Narran
los biógrafos de Francisco que estando por terminar el verano de 1224,
Francisco subió, por sexta vez, al monte Alverna, para ayunar una cuaresma en
honor de la Asunción al cielo de la Virgen y de san Miguel arcángel, y que éste
prodigio de la estigmatización sucedió en este período. Durante esta cuaresma
san Francisco su sumergió profundamente en la contemplación de Dios.
Fray
León miró “varias veces al santo Francisco extasiado en Dios y elevado de la
tierra…”. Más se sumergía en las profundidades del Dios Altísimo, Santísimo,
Sumo Bien, Único Bien y más se inflamaba en el deseo de sentir en su alma todo
el amor y en su cuerpo el dolor que Jesús tuvo que sentir en su pasión y muerte
en Cruz.
“El hombre
de Dios comprendió cómo, después de haber imitado el obrar de Cristo durante su
vida, debía volverse similar a Él también en las aflicciones y sufrimientos de
su Pasión, antes de dejar esta tierra” (Leyenda Mayor XIII,2).
La
causa de la estigmatización de Francisco es doble: Dios y Francisco: Francisco
que ardientemente, y siempre más, deseaba compartir el amor y el dolor de Jesús
en su Pasión. Dios que quiso marcar y premiar su siervo fiel con el sigilo de
su Unigénito.
En
este día tan especial que conmemoramos sus llagas, san Francisco nos invita a
descubrir el poder transformador del deseo de Dios. Muchas veces nos centramos
en las obras y olvidamos la fuerza del deseo de Dios, que también muestra la fe
que hay en nosotros, don divino.

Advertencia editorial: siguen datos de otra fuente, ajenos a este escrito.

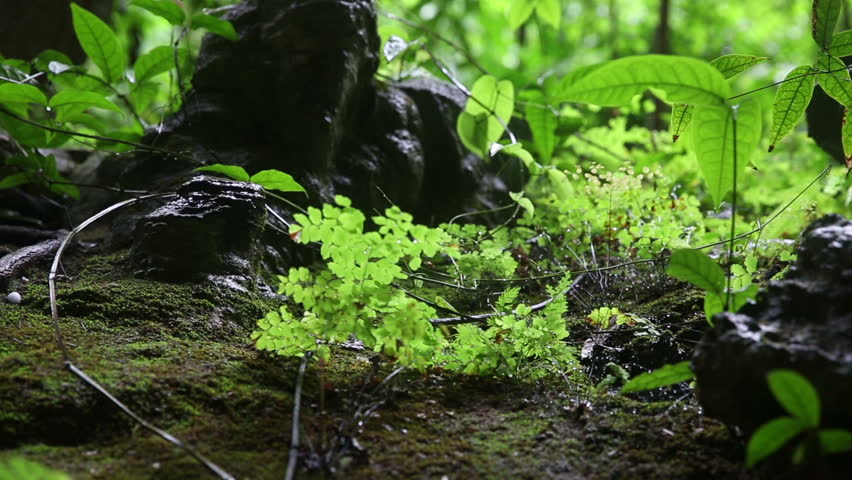 Perfect Jungle And Rocks Macro Forest Floor Slide Stock Footage Video 12019763 |  Shutterstock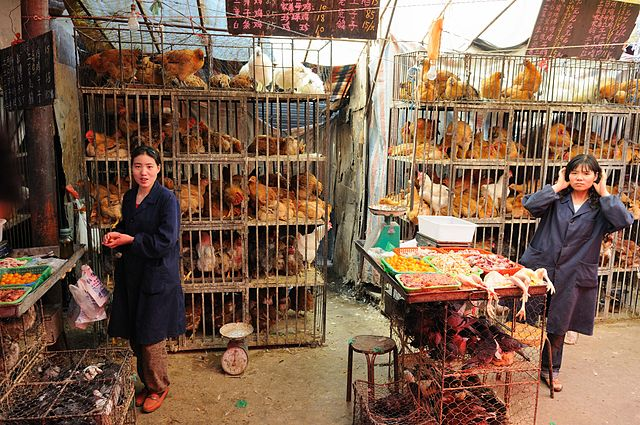 640px-Chicken_market_in_Xining,_Qinghai_province,_China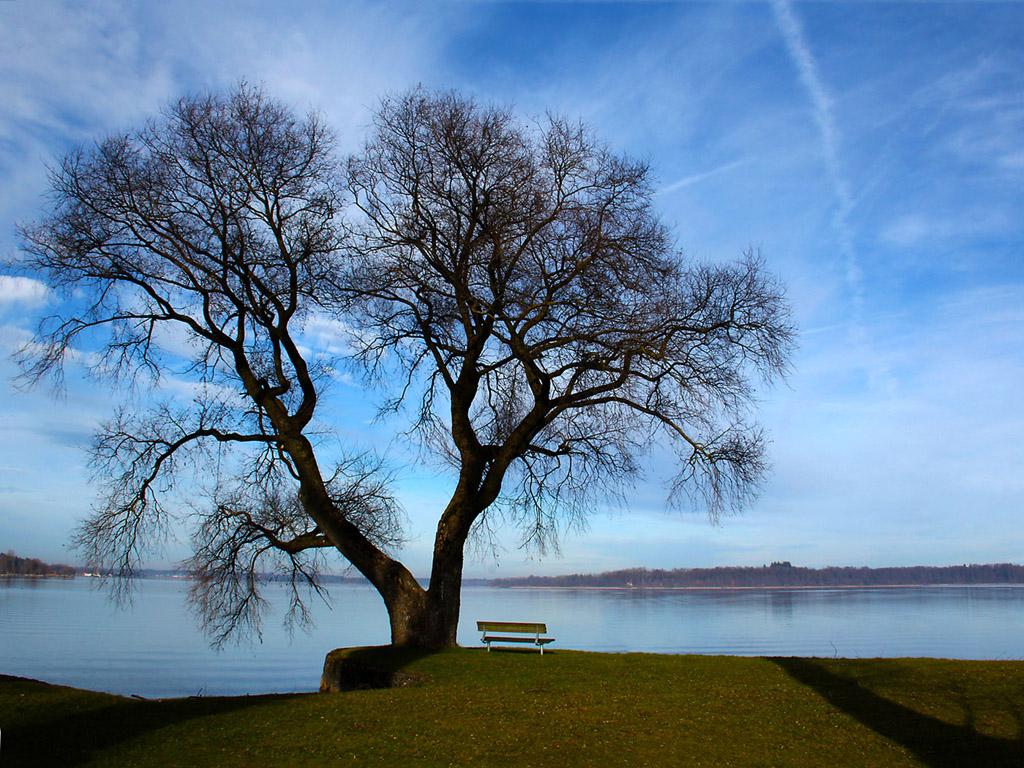 der chiemsee das bayerische meer im januar 2013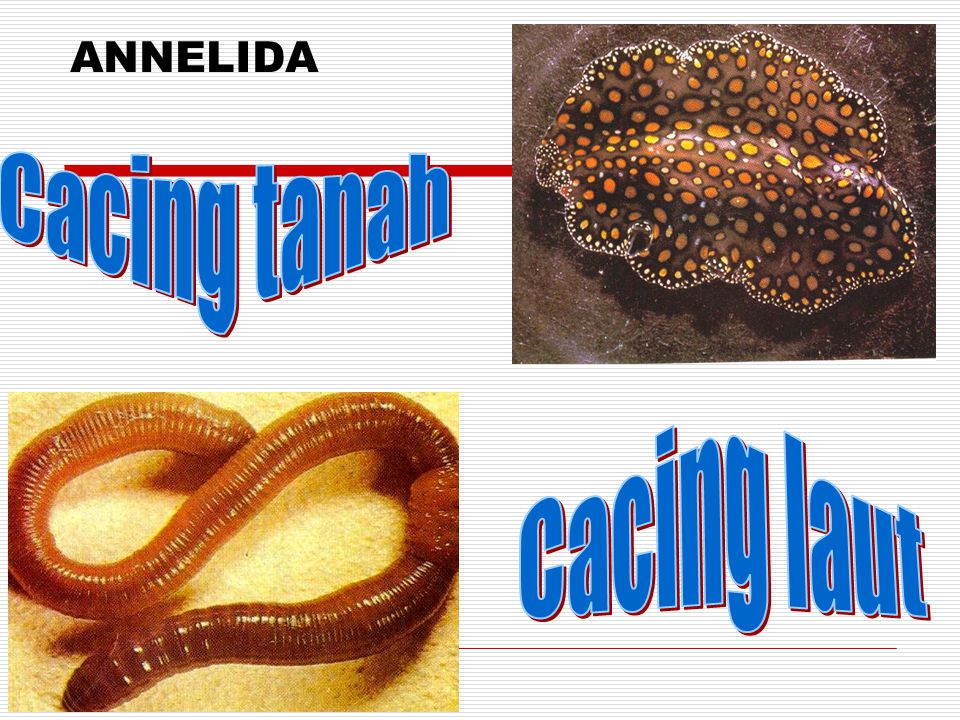 ANNELIDA Cacing tanah Cacing laut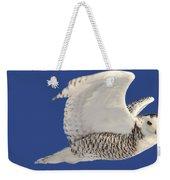 Panoramic Prairie Snowy Owl  Weekender Tote Bag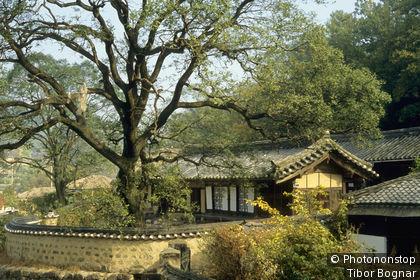 Corée du sud, près de Gyeongju, village traditionnel Yangdong, verdure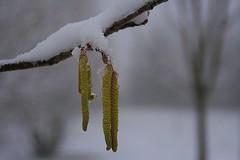 Invierno 2012 (Miguel. (respenda)) Tags: nieve soria niebla frio lvega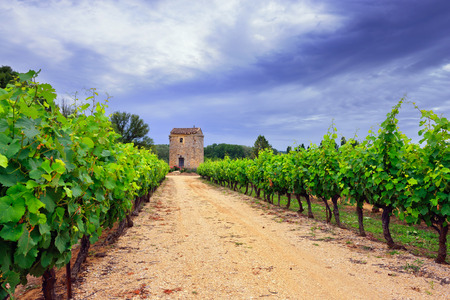 vaucluse: Vineyards in Vaucluse at sunset time, Provence, France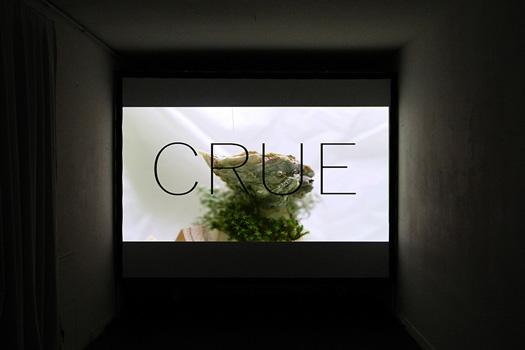 CRUE, 2017,  Rémi Groussin et Laurie Charles. Vidéo HD, couleur et son, 35'00''. Exposition CRUE, Glassbox, 11e à Paris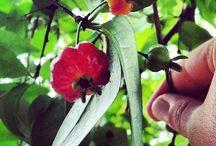 Brazilian fruit / by Arlete DeMelo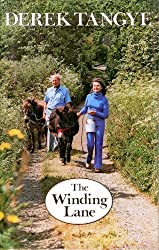 The Winding Lane (The Minack Chronicles)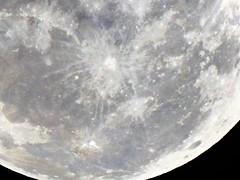 SUPERLUA-14/11/2016-ASSIS/SP (Hlio Doi photographer) Tags: super lua assis sp linda maravilhosa noite 14112016 perfeita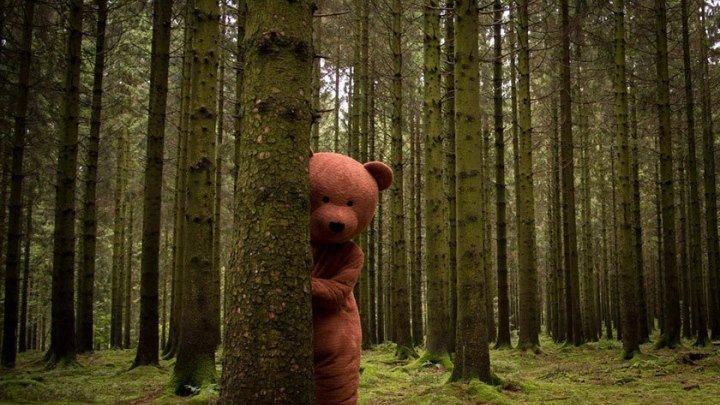 Черный медведь - Короткометражка, Ужасы, Комедия, Трэш (2015) HD 18+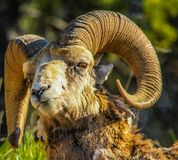 Bighorn sheep ram in portrait. Two jacks, lake, banff national park, Alberta, Canada Stock Photo
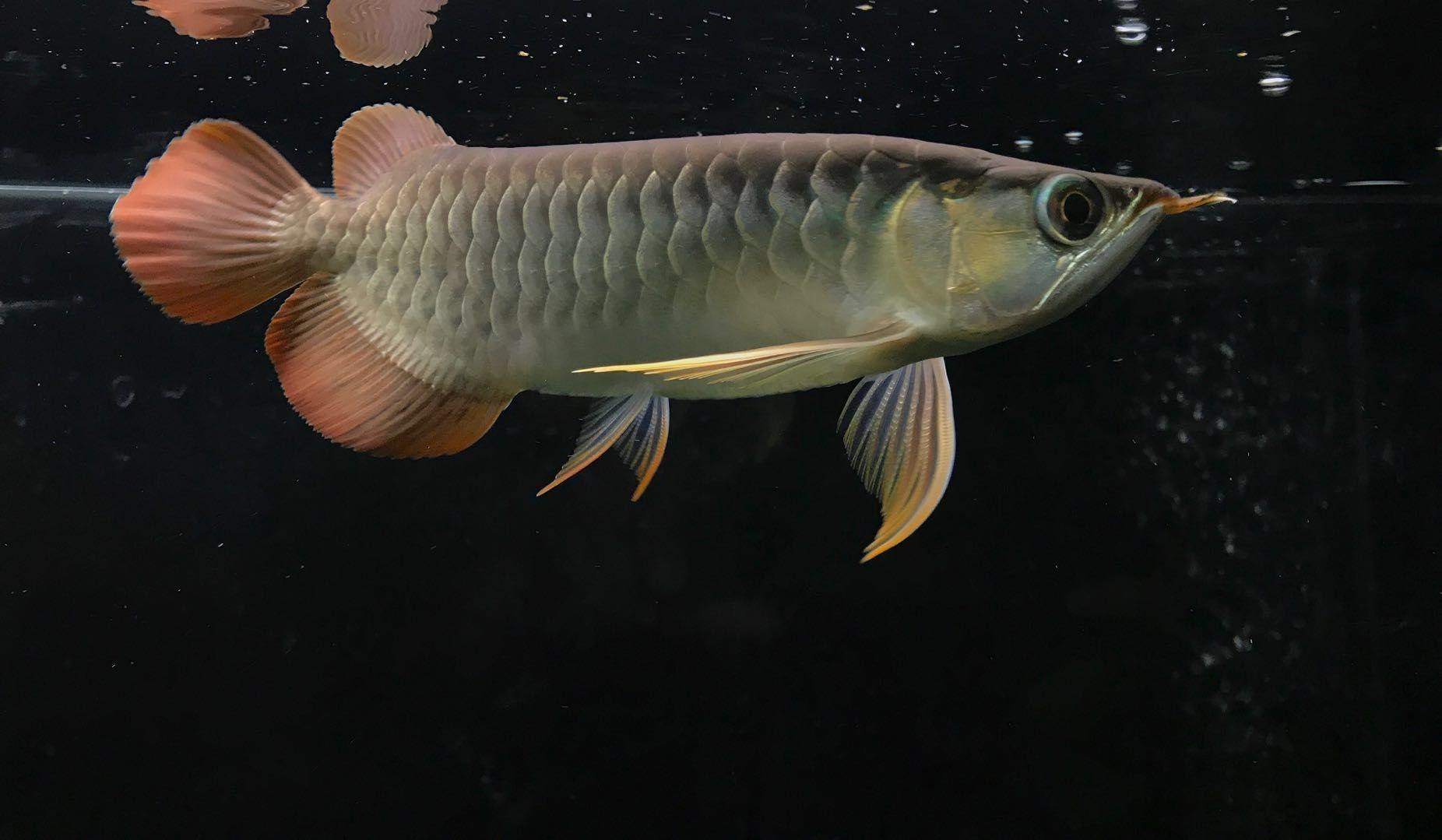 【西安三纹印尼虎苗】小鱼状态不错 西安龙鱼论坛 西安博特第5张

Se desea a quien se Ama.
Como
signos proféticos, los estigmas de san Francisco nos recuerdan la sabiduría
divina de la pasión y muerte en Cruz de Cristo por amor, la potencia del
Espíritu de Dios que poco a poco transforma en oblación viva la vida de los
hombres, la autenticidad y veracidad de la doctrina y Regla dictada a san
Francisco por el mismo Cristo. Son su inviolable testamento contra todas las
desviaciones en el entendimiento y vida del ideal franciscano.